Giving an example from his own region, Marco Dus explained that "the LIFE programme brings us benefits both on the local level throughout the EU and on a global scale." For instance, from 2012 to 2015, LIFE provided funding for a project that helped farmers in Vallevecchia, Venice to protect their vulnerable coastline. The project supported farmers in installing new water management infrastructure and adapt to more eco-friendly water usage. As a result the coastline saw a 35% increase in freshwater bird populations and an 85% increase in other species. At the same time, agricultural output increased.
Now is the time to increase support for environmental action. With the Intergovernmental Panel on Climate Change (IPCC) telling us that we have a mere twelve years to avoid an environmental catastrophe, Dus underlines that we need to include environmental value in economic decision-making. "It is no coincidence," he says, "that the Nobel Prize for the Economy went to the US economists William Nordhaus and Paul Romer. The former studied the links between climate change and the economy, while the latter's research focuses on internal growth, i.e. how investments in human capital, knowledge and innovation foster long-term growth.
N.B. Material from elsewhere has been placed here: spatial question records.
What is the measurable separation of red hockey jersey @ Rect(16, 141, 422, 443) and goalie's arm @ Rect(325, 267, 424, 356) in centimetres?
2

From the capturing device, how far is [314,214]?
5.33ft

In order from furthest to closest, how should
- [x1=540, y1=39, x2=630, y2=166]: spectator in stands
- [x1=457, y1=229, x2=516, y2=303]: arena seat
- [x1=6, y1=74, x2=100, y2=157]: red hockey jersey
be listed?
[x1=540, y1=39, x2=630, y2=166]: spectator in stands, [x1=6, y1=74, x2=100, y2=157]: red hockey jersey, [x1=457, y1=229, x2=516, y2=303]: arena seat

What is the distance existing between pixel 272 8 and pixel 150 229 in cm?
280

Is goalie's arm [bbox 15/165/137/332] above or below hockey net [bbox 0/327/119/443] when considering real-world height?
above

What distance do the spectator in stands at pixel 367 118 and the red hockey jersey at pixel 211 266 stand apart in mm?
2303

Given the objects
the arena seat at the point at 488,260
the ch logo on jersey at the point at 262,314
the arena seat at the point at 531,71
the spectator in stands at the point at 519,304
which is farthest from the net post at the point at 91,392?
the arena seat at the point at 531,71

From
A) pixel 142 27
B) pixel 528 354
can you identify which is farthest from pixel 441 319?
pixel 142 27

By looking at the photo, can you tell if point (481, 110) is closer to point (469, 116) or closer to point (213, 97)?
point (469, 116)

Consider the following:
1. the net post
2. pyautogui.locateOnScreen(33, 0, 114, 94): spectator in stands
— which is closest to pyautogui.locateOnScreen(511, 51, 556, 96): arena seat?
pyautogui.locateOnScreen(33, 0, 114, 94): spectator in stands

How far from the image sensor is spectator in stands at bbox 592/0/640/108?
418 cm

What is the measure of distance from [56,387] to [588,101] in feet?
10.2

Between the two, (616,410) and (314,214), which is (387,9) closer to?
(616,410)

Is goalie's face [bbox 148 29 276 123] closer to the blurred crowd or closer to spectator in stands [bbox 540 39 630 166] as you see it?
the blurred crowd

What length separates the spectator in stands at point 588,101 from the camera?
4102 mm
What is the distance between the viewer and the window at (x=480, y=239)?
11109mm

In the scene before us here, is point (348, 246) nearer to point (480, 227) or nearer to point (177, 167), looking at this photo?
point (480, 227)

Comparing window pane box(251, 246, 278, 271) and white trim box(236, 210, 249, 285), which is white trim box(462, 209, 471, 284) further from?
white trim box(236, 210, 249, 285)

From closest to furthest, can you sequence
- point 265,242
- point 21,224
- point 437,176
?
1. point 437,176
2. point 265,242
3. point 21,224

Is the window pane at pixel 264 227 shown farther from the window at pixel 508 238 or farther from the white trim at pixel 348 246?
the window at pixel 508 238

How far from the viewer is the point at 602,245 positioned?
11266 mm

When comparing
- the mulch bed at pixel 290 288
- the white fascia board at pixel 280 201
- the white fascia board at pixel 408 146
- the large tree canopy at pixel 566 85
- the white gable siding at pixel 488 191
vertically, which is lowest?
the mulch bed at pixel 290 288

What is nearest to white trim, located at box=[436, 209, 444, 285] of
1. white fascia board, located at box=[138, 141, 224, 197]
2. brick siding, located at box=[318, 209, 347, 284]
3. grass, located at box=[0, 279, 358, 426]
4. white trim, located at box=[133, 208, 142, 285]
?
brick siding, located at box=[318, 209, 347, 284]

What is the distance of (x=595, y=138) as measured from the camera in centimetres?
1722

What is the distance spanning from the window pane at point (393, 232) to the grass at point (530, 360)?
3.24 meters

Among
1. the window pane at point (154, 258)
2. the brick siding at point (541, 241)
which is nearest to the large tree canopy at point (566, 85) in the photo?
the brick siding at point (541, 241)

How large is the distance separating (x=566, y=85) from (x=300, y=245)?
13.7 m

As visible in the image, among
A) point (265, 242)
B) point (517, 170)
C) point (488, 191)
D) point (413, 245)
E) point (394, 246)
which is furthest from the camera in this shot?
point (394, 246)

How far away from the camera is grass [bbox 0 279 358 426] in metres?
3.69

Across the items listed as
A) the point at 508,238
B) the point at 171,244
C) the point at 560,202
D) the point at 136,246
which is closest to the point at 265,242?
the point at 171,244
This is how I see the LIFE programme: as an investment policy that encourages innovation and respects environmental sustainability."
The draft opinion also criticises the European Commission's proposals to expand the area covered by LIFE programme, adding new initiatives, such as energy efficiency measures, without providing sufficient additional resources. "With new areas coming under the LIFE umbrella," stressed Dus, "we request that LIFE's funding be increased in correspondence with the widening of its mandate".
Dus further wishes to make participation in the LIFE programme easier for local authorities, by including personnel- and administrative costs in the activities covered. Last but not least, he recommends that all projects funded through LIFE should contribute to the programmes core environmental objectives and should promote the use of green public procurement.